“There is the possibility that fratricide may have been involved,” said a U.S. military official yesterday of the five American soldiers’ deaths in southern Afghanistan, according to news reports like this one from NBC News. The sentence came over my car radio yesterday. I’ve been pondering it ever since.
Interesting choice of words: “fratricide”, the killing of a brother, meaning, in this case, one of our guys, not one of their guys.

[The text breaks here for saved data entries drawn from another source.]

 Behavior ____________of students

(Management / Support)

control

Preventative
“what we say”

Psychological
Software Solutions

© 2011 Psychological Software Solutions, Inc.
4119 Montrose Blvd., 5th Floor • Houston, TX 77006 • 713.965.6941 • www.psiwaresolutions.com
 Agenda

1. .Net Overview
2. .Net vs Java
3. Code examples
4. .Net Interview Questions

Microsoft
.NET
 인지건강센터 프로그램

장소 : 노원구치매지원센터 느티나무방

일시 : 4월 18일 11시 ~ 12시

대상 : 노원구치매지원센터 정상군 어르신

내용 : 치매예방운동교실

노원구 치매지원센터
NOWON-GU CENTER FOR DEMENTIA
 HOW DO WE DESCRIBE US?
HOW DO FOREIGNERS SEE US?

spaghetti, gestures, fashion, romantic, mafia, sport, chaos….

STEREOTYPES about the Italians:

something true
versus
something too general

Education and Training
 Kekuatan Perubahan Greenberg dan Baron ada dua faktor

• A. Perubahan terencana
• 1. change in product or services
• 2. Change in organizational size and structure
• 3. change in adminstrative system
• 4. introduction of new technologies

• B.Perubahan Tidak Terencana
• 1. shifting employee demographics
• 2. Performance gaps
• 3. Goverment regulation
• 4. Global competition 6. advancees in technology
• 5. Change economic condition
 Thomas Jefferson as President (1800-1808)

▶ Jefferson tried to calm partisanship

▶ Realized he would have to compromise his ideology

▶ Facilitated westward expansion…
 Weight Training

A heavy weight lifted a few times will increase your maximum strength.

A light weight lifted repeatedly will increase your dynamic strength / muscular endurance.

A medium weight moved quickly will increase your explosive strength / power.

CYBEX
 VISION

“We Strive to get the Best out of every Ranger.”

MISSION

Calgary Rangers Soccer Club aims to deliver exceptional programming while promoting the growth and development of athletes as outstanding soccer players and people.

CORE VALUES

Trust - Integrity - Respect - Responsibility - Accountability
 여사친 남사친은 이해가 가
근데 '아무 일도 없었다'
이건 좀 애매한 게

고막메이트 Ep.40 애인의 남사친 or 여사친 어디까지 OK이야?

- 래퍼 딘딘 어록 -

The Genesis story of Cain and Abel is the archetypal fratricide in Western culture. Cain turns to violence. Abel, his biological brother, is dead. When God asks Cain where his brother is, Cain retorts, “Am I my brother’s keeper?”
The answer is “Yes, Cain, you are.” Fratricide is out of order.
So is friendly fire. But what about killing the Taliban? Is that “unfriendly fire”? Is that not fratricide because the Taliban are not my brothers?
My ears are attuned to fratricide and to the use of language that brings theology and humaneness into stories like yesterday’s tragedy in Afghanistan and many wartime public relations press releases. The implication is clear. One of our guys may have killed one of his own guys.
In a subsequent statement, another military official said that, in the daylong fight preceding the apparent friendly fire airstrike, the joint U.S.-Afghan security forces operation had killed “lots of them” (i.e., Taliban, the enemy, the non-brothers). The case is being investigated.
Every death of a human being at the hands of another human being, on the ground or from the air, is an act of fratricide.